### TEXT EXCERPT
****************************************

I'm building a table that will be used for READ ONLY which is why I decided to go with MyISAM instead of InnoDB (but i'm open to suggestions). However, this table needs to be extremely large. Although each row is about 12-14 bytes, the table itself will contain hundreds of millions to billions of rows.
The table looks like this:
CREATE TABLE `tb1` ( `wid` int(11) NOT NULL DEFAULT '0',
`pid` int(11) NOT NULL DEFAULT '0',
`hit` tinyint(3) unsigned NOT NULL DEFAULT '0',
KEY `wid` (`wid`,`hit`,`pid`))
ENGINE=MyISAM DEFAULT CHARSET=latin1
I am loading all the data from text files using LOAD DATA LOCAL INFILE
in chunks.
It takes me 30 seconds to load about 20M rows. Then I load a chunk with 100M rows and 10 minutes later, after canceling the query, there's only 38M rows total. (18M rows in 10 minutes?..)
It appears this type of loading is exponential rather than linear. Why is that?
What can I do to speed up LOAD DATA INFILE when I have an index that keeps increasing?
Are there benefits to using InnoDB instead of MyISAM in terms of LOAD DATA INFILE speed?
Will it be quicker to load all the data with no indexes.. and then apply one afterwards?
Thanks for your input.

****************************************

### DATA SHOWN
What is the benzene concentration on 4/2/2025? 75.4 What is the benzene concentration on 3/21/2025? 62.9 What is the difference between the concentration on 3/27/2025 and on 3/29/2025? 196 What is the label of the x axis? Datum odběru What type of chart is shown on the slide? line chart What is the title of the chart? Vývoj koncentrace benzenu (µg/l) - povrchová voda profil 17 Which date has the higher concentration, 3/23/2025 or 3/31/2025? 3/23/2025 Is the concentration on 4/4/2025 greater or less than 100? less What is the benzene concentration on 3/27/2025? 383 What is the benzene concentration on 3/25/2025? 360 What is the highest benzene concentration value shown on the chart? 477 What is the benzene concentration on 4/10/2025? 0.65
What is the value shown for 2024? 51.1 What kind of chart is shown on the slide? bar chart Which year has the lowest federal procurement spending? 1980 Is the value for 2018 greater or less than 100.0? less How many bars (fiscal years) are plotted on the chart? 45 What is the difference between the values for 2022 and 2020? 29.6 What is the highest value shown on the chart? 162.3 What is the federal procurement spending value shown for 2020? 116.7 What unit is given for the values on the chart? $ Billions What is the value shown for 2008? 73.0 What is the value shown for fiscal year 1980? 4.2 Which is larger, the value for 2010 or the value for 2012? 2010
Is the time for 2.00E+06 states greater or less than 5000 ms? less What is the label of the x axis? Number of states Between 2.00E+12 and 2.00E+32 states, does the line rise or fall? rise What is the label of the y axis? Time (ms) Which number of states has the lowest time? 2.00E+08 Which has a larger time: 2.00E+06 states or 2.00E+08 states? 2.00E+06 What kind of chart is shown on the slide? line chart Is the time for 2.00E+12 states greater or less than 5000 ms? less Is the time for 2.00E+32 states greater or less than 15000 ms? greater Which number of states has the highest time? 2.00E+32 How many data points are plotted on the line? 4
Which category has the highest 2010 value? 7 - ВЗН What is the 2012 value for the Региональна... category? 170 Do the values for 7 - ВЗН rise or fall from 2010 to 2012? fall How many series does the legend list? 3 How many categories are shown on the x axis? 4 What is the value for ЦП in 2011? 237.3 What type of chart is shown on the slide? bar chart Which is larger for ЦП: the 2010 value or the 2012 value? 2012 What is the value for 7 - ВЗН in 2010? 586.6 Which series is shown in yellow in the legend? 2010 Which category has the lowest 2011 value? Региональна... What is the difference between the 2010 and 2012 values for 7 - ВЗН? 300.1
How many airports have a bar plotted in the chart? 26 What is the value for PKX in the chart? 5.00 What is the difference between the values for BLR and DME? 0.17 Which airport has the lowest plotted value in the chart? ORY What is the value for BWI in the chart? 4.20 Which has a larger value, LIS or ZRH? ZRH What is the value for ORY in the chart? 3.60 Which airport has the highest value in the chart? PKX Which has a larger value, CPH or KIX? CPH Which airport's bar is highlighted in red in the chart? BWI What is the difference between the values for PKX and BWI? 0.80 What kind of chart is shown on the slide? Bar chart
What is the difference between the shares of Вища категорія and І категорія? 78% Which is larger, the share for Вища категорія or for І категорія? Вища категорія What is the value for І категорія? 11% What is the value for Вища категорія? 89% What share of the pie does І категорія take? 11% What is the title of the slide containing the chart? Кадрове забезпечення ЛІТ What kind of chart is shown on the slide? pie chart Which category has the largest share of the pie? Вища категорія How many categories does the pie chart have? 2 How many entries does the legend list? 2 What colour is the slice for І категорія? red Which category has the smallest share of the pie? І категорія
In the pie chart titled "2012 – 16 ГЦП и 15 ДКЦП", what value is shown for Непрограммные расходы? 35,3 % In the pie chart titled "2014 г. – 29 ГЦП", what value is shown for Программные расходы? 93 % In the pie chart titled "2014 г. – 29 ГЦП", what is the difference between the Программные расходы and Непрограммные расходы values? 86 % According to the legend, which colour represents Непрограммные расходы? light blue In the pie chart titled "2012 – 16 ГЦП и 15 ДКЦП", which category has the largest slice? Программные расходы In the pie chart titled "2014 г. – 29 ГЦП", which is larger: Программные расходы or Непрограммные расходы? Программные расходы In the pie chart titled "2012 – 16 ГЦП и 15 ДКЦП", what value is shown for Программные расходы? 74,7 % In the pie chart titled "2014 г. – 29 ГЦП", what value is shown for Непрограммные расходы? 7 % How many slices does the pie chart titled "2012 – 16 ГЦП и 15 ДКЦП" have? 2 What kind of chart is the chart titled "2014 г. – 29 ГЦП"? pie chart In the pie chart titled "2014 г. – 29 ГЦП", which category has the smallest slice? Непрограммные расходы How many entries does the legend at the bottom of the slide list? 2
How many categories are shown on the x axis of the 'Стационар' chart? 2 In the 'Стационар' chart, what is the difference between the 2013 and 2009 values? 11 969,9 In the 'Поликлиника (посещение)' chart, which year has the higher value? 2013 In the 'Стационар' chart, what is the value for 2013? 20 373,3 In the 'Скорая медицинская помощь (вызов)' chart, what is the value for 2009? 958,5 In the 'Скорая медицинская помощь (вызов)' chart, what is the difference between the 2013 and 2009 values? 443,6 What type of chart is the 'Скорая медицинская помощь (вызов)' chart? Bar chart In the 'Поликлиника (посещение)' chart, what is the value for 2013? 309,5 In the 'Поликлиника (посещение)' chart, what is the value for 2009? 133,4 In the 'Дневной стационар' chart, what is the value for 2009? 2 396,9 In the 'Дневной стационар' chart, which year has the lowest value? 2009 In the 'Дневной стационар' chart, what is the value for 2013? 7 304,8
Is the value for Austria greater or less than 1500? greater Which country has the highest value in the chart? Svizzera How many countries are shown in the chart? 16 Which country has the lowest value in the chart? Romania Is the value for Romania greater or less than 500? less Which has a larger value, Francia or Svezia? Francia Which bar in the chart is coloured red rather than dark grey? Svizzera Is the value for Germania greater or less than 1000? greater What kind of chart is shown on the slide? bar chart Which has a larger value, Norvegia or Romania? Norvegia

****************************************

### TASK INSTRUCTIONS
1/ Answer these questions using the forum post about loading data into MySQL:
(a) Which storage engine did the poster choose for the table?
(b) How long does it take to load about 20M rows?
(c) How many rows were in the table in total after the poster canceled the query loading the 100M-row chunk?
2/ From the forum post about loading data into MySQL, return the passage starting at "The table looks" and ending at "that keeps increasing?", copied word for word.

### RESULTS FOR EACH TASK
1/
(a) MyISAM
(b) 30 seconds
(c) 38M rows

2/
The table looks like this:
CREATE TABLE `tb1` ( `wid` int(11) NOT NULL DEFAULT '0',
`pid` int(11) NOT NULL DEFAULT '0',
`hit` tinyint(3) unsigned NOT NULL DEFAULT '0',
KEY `wid` (`wid`,`hit`,`pid`))
ENGINE=MyISAM DEFAULT CHARSET=latin1
I am loading all the data from text files using LOAD DATA LOCAL INFILE
in chunks.
It takes me 30 seconds to load about 20M rows. Then I load a chunk with 100M rows and 10 minutes later, after canceling the query, there's only 38M rows total. (18M rows in 10 minutes?..)
It appears this type of loading is exponential rather than linear. Why is that?
What can I do to speed up LOAD DATA INFILE when I have an index that keeps increasing?